FrOW HTML Fragments over the Wire by Thomas Güttler ¶
What is HTML Fragments over the Wire ? ¶
To understand FrOW I would like to have a short look at the history of web development.
The old way: Full page
Current hype: SPA (“JSON over the wire” together with React or Vue)
static site generators
The old way: Full page ¶
In the “good old days” before SPA (Single Page Applications) the browser loaded whole pages from the server.
The user could send data to the serve by filling out a form, and Post/Redirect/Get was used to process the data.
The full page reload is slow and introduces navigational issues .
Imagine you scrolled to a particular place on the page, and then you fill in a form. After the submit your browser would get a redirect and then reload the fresh page again. Now the position on the page was reset.
That’s not what you want.
Current hype: SPA (JSON over the wire) ¶
Most current frameworks decouple the backend and the frontend:
The backend provides an API (REST or GraphQL) and sends data (usually in JSON data format) to the client.
The client renders this data via JS.
Popular examples: React, Angular, Vue, ….
Server ---[JSON]--> Client (React/Angular/Vue) --> HTML
This has several benefits:
Developers don’t need to know everything. Some can focus on the backend, some can focus on the frontend.
The same API could be used for several purposes: Once by the frontend in the browser, once for integrating a third party application.
With tools like react-native you can create native apps for mobile devices.
But if this is so great, why was SSR (server side rendering) invented ? I won’t answer this question, there are thousand blog posts copying the reason from each other to hype this new thing.
static site generators ¶
If you internet page is just a digital business card, you don’t need dynamic content.
Even for blogs with just few new pages per week you don’t need an solution which executes code on the server.
SSG (static site generators) are great for readonly pages.

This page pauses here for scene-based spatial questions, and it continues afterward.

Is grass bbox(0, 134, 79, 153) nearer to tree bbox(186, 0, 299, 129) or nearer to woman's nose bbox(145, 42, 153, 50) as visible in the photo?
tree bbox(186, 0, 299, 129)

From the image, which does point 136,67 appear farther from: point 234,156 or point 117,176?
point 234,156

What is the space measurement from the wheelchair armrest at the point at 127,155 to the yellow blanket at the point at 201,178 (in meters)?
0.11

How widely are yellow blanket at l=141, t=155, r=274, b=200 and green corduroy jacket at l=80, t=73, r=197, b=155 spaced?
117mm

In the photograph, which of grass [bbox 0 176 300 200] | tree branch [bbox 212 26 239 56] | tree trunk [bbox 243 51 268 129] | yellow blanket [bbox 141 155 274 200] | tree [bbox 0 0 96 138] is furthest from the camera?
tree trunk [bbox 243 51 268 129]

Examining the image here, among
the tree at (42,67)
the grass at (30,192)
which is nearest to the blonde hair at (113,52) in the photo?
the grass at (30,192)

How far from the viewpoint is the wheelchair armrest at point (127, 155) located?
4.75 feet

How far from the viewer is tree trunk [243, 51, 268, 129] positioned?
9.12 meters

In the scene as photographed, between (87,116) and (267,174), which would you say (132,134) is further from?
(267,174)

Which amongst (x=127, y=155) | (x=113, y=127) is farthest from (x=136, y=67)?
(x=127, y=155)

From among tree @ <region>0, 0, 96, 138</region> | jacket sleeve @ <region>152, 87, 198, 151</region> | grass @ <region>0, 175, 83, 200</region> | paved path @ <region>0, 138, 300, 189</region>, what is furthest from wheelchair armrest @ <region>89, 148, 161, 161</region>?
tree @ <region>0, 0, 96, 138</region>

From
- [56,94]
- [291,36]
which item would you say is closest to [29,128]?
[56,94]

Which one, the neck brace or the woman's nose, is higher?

In this case it does not matter much if you use a SPA or if you create several pages.
FrOW: HTML Fragments over the Wire ¶
Different use-cases need different solutions. And I think most software projects are between both ends.
As soon as you want to receive some input from the user, the SSG approach with pure static content does not work anymore.
For big companies, which have several software development teams, the clear cut between front-end and back-end is fine.
But for mid-sized proejcts this cut can introduce an additional overhead .
I am very happy that today (autumn 2020) more developers realize that there is a way to keep things simple by sending html snippets/fragments from the server to the client.
Then updates to the page get done via html fragments . These fragments usualy don’t contain a head or body tag.
I think html-over-the-wire has these benefits:
Much smaller technology stack. It is much easier to learn (for example onboarding new employees).
Input validation needs to be done on the server side anyways. No need to re-invent this in the frontend. If you use a library like the django forms library you get both in one step: A form in HTML format and a way to validate the input the server receives.
Testing is simplified. You don’t need to test your JS code, if there is no JS code.
Call it SSR (Server side rendering) or not.
If I compare modern SSR frameworks like Nextjs/Nuxtjs with a Django/Rails application plus htmx/unpoly/hotwire, then one thing is clear for me: html-over-the-wire is boring and simple . That’s why I will choose it .
Do it yourself ¶
Maybe you don’t need React/Vue or an other fancy thing. You can create great pages with HTML+CSS+JS.
You can implement html-over-the-wire yourself with XMLHttpRequest, fetch() or a library like axios.
But have a look at the libraries below, they provide you with nice features which help you do things in a declarative way (by using html attributes), instead of writing code (imperative).
Unpoly allows you to swap parts of the page, but provides many additional features.
Some of the additional features:
Faster response times: Outsmart latency by preloading pages, following links earlier, caching responses and keeping a persistent CSS / JS environment.
Branch off interactions into modals, popups or drawers. Return to the main page when you’re done.
Validate forms against server rules while filling in fields.
Written in Coffeescript.
Hotwire builds upon turbo. The primary focus seems to be to deliver page changes over WebSocket. I don’t plan to create a WebSocket based solution.
Maybe hotwire is really great. I don’t know. I have not found an easy to understand example while browsing their pages.